_Data excerpts_
%%

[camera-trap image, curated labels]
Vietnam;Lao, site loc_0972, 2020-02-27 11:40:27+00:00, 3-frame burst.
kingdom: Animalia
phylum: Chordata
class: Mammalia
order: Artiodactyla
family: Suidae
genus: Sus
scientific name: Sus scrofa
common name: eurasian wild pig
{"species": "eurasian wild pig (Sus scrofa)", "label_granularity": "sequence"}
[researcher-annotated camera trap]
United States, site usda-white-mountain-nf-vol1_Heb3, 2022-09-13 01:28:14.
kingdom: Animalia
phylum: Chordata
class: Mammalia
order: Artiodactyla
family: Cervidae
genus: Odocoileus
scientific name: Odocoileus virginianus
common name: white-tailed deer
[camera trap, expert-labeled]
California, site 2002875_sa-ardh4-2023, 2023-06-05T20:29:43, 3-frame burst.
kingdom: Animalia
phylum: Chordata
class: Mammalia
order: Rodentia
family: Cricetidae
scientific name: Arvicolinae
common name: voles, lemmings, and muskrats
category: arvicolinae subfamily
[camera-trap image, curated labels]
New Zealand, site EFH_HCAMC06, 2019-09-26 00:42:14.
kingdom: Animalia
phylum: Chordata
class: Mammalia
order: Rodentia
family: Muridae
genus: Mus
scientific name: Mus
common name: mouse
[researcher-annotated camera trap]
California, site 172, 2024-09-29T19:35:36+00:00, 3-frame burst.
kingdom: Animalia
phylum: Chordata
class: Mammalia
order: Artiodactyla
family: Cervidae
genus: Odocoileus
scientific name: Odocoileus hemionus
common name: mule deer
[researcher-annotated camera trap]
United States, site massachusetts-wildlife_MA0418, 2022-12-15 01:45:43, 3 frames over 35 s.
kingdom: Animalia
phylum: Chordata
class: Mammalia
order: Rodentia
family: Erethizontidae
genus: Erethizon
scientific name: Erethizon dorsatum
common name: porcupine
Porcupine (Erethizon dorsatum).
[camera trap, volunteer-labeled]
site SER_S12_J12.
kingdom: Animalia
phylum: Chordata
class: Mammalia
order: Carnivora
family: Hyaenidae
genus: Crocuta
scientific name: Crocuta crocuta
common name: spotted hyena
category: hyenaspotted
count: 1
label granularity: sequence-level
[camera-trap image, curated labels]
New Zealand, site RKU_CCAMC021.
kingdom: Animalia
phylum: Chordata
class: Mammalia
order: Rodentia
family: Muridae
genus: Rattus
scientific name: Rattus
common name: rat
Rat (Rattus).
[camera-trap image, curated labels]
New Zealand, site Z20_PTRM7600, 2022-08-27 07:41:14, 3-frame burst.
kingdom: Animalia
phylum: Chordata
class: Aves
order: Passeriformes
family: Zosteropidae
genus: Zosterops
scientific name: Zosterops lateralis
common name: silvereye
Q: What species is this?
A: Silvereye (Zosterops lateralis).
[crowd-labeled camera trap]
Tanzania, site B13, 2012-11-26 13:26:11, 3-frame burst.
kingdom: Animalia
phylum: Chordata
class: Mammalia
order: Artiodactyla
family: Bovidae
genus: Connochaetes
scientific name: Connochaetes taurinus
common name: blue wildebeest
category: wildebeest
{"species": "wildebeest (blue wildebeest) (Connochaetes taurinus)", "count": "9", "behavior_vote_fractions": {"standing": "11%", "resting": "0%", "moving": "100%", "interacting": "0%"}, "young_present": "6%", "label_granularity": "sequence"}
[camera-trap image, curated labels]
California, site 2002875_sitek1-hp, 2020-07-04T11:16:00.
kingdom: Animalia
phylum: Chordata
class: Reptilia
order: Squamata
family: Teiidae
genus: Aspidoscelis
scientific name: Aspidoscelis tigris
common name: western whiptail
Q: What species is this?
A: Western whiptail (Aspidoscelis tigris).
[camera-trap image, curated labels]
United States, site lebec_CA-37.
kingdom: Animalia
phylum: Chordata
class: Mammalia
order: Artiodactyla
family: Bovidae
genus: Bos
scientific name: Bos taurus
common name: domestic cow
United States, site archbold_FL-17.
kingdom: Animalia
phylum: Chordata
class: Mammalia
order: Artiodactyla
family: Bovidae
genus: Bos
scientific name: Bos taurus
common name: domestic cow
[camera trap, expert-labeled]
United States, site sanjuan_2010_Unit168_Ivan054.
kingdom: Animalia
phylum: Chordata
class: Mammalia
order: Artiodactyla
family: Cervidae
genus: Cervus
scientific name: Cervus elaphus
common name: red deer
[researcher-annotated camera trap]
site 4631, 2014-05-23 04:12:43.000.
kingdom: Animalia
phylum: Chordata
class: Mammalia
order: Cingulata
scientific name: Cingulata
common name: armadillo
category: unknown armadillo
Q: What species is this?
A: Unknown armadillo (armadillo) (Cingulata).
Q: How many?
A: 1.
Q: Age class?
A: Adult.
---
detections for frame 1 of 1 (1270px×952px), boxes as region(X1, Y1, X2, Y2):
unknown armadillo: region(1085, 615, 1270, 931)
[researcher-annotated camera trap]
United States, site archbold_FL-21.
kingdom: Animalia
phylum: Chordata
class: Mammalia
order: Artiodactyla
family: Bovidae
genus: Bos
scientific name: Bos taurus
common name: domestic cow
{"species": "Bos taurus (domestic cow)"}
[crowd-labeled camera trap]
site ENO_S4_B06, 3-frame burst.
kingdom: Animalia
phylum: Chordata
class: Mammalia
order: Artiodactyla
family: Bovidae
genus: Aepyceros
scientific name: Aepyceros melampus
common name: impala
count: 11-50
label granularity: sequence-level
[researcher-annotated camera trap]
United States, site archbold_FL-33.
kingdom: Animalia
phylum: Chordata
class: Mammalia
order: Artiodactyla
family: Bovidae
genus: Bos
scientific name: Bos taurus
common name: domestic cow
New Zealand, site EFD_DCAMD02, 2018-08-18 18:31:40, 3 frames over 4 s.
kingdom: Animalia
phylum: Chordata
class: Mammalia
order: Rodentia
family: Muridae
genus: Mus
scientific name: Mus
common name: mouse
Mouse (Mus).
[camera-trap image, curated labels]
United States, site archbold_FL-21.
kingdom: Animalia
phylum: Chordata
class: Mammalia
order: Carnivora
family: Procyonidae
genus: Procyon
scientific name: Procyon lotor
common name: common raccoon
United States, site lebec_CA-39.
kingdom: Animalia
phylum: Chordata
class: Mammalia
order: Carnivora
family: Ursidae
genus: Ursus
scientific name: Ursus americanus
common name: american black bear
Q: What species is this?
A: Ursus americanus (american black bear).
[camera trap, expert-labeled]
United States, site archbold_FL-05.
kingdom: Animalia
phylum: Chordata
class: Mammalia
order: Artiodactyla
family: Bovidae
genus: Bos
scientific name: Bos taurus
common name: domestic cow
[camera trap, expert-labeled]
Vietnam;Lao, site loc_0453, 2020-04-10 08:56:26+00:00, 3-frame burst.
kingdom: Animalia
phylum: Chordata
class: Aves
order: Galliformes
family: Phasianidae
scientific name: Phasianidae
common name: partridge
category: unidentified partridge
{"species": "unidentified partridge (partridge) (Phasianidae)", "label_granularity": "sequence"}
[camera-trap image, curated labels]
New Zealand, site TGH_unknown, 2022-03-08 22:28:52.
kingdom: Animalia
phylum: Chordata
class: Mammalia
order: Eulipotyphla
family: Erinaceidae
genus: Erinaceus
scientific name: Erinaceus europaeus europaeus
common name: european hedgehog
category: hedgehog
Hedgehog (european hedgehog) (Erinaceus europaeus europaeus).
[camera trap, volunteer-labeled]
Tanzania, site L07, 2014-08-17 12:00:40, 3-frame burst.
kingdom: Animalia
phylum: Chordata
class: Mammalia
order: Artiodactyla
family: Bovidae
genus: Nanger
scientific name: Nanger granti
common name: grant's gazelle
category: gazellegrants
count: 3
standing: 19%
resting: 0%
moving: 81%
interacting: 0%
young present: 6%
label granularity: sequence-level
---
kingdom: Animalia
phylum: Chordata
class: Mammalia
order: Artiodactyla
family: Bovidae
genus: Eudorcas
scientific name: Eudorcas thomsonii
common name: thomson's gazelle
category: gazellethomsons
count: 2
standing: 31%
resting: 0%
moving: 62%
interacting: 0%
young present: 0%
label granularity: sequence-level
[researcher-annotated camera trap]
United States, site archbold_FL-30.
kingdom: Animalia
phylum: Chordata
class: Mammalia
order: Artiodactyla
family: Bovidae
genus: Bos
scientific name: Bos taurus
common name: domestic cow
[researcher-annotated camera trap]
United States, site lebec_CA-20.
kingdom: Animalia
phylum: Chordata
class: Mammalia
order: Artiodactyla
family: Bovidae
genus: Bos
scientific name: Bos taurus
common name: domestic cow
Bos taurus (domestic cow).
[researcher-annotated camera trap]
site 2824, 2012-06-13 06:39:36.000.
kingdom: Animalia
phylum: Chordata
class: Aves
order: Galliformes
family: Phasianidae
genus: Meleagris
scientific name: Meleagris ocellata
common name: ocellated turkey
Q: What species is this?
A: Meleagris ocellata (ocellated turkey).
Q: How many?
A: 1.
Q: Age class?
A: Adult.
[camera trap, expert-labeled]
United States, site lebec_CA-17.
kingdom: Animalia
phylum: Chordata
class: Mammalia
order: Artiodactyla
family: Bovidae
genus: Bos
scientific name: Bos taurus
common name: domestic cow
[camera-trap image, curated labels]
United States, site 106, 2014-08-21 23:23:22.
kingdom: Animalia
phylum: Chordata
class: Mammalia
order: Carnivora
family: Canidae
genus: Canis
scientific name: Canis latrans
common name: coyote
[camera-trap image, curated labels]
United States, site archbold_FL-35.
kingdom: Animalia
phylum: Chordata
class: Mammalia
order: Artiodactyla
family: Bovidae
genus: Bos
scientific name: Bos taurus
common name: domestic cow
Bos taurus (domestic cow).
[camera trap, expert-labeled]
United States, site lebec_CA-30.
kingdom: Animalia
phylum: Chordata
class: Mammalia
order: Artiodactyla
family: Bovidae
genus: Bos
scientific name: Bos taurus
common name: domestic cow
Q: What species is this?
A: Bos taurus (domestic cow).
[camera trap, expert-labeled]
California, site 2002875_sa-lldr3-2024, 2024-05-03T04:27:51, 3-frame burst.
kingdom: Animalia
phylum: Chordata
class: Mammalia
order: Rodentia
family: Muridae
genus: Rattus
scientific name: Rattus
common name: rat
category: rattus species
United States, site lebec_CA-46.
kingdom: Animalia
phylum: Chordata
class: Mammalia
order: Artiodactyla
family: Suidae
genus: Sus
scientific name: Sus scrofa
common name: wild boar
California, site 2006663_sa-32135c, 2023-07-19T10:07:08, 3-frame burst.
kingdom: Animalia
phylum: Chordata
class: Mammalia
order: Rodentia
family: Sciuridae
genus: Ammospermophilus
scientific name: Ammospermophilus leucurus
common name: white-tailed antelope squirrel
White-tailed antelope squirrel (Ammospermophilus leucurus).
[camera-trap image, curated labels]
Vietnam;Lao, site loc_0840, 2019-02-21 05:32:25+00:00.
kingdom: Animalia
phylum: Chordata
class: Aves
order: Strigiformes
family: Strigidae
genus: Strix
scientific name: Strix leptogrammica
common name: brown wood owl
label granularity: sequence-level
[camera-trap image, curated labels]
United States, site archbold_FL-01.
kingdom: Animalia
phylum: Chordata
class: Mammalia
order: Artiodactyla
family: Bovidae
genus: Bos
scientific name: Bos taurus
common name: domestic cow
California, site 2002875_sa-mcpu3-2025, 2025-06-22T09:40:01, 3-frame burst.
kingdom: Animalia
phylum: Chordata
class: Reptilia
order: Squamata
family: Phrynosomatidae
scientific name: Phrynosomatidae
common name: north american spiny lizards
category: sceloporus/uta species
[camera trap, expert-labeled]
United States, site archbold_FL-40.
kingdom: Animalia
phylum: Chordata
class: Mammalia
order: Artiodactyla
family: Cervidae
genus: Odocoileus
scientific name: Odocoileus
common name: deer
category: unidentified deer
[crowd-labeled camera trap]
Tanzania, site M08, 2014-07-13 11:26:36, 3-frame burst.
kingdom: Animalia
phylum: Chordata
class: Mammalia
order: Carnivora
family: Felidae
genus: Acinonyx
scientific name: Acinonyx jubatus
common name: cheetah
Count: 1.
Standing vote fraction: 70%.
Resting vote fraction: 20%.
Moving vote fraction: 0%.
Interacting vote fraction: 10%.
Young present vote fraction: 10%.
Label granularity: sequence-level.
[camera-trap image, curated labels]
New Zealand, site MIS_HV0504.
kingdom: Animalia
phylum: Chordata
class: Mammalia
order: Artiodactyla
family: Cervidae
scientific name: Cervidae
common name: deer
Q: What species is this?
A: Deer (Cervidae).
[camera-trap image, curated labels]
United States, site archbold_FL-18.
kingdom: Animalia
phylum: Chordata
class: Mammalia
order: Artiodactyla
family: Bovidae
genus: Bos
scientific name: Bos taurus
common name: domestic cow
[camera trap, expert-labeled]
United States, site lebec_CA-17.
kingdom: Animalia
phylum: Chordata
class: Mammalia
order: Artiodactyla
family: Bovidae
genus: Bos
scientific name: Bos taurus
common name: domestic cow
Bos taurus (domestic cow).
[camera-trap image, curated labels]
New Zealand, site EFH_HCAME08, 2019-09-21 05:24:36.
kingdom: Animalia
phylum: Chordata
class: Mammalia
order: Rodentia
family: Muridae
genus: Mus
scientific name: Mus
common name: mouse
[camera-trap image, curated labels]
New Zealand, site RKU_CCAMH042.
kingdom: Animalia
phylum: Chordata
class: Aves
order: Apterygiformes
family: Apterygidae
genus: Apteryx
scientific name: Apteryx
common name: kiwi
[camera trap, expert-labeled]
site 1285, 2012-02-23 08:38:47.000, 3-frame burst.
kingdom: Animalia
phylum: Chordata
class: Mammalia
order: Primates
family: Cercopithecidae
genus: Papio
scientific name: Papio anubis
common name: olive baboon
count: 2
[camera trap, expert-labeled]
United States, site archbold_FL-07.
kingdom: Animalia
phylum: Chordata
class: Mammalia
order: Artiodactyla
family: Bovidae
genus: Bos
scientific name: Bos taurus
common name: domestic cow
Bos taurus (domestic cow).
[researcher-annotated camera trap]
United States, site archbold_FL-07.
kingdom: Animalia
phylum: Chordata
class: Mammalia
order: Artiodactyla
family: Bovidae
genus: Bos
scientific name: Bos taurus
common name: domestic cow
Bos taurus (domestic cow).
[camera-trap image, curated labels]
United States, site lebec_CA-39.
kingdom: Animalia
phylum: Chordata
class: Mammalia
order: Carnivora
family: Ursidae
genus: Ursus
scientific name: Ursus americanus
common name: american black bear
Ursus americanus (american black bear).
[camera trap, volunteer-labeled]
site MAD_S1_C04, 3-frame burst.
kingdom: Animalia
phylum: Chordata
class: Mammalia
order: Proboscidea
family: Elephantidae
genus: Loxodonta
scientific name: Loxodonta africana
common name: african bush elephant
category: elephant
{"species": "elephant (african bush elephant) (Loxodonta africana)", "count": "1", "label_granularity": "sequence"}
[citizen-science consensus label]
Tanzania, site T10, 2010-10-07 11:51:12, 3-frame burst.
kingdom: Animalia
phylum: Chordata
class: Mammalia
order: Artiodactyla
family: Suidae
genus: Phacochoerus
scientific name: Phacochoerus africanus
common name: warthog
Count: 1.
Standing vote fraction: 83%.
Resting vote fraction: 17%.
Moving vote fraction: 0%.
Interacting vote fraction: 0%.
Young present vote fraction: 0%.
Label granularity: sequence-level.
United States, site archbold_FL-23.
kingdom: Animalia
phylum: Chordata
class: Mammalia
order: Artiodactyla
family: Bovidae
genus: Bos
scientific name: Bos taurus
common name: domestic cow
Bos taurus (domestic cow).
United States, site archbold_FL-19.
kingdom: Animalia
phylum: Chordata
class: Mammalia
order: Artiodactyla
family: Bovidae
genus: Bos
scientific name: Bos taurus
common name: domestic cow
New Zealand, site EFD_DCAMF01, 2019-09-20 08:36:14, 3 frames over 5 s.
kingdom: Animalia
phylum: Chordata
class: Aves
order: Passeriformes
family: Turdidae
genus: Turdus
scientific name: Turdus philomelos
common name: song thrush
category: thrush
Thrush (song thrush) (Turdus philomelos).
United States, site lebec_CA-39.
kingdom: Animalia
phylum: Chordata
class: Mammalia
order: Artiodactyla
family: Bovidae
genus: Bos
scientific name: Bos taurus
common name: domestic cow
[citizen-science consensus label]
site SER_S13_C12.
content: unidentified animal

%%

_Exercise prompt_
Look back at the entries above and repeat, unchanged, every line from the line holding "New Zealand, site RKU_CCAMC021." through the line holding "category: wildebeest".

_Written solution_
New Zealand, site RKU_CCAMC021.
kingdom: Animalia
phylum: Chordata
class: Mammalia
order: Rodentia
family: Muridae
genus: Rattus
scientific name: Rattus
common name: rat
Rat (Rattus).
[camera-trap image, curated labels]
New Zealand, site Z20_PTRM7600, 2022-08-27 07:41:14, 3-frame burst.
kingdom: Animalia
phylum: Chordata
class: Aves
order: Passeriformes
family: Zosteropidae
genus: Zosterops
scientific name: Zosterops lateralis
common name: silvereye
Q: What species is this?
A: Silvereye (Zosterops lateralis).
[crowd-labeled camera trap]
Tanzania, site B13, 2012-11-26 13:26:11, 3-frame burst.
kingdom: Animalia
phylum: Chordata
class: Mammalia
order: Artiodactyla
family: Bovidae
genus: Connochaetes
scientific name: Connochaetes taurinus
common name: blue wildebeest
category: wildebeest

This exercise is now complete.